The word “during” can also be understood to mean “at some point in the course of” (Webster's Third New International Dictionary 703 [2002] ). Thus, the statutory phrase “during the term of such probation or conditional discharge imposed” can reasonably be interpreted in a second manner ( see People v. Ryan, 274 N.Y. 149, 152, 8 N.E.2d 313), to mean “at some point in the course of the term of the probation or conditional discharge imposed.” If the statute is read in that manner, it would logically follow that the duration of the condition may be something less than the term of the probation or conditional discharge imposed, and, thus, when the court fixes the duration of that condition, the court has a measure of discretion.
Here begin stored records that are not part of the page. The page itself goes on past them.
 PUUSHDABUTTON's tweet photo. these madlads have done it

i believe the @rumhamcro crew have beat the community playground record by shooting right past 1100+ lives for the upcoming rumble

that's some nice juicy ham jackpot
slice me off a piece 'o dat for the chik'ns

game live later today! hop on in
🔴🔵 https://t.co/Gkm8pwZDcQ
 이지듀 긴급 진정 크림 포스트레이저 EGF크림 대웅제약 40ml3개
In our view, the more natural reading of VTL § 1193(1)(c)(iii) yields the second interpretation of the word “during” described above. Thus, we conclude that the Legislature intended that a court have discretion when fixing the duration of a condition requiring a defendant to install and maintain an ignition interlock device in his or her automobile. Our conclusion is reinforced by the statute's provision that “in no event” may the duration of the condition be “less than six months” (VTL § 1193[1][c][iii] ). Because the Legislature specified a minimum duration for the condition, it can be inferred that the Legislature contemplated that courts would have a measure of discretion when fixing the duration ( cf. People ex rel. Przybyl v. Brophy, 259 App.Div. 184, 186, 19 N.Y.S.2d 425,affd.285 N.Y. 585, 33 N.E.2d 252). Specifically, it can be inferred that the Legislature intended that a court have the discretion to fix the duration of the condition anywhere from six months up to the term of the probation or conditional discharge imposed.
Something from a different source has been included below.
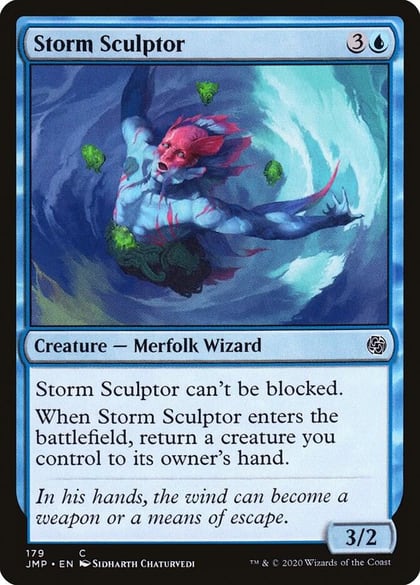 Storm Sculptor, Jumpstart 179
Furthermore, interpreting VTL § 1193(1)(c)(iii) in such a manner is consistent with the “rule of lenity,” which provides that when a statute prescribing the punishment for a criminal offense is capableof more than one reasonable construction, the construction more favorable to defendants should be adopted ( People v. Green, 68 N.Y.2d 151, 153, 506 N.Y.S.2d 298, 497 N.E.2d 665 [internal quotation marks omitted]; see People v. Jackson, 106 A.D.2d 93, 96, 483 N.Y.S.2d 725).
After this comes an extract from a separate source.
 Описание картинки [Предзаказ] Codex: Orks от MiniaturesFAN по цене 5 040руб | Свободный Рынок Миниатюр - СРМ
Based on the record before us, it is not clear whether the Supreme Court was aware that it had discretion in fixing the duration of the condition requiring the defendant to install and maintain an ignition interlock device in his automobile ( see People v. Largen, 49 A.D.3d 1347, 1348, 855 N.Y.S.2d 772). We therefore remit the matter to the Supreme Court, Nassau County, for resentencing ( cf. People v. Desulma, 26 A.D.3d 443, 444, 809 N.Y.S.2d 208;People v. Van Pelt, 186 A.D.2d 604, 605, 588 N.Y.S.2d 397;People v. Martinez, 136 A.D.2d 745, 746, 523 N.Y.S.2d 914). We express no opinion as to the appropriate duration of the condition.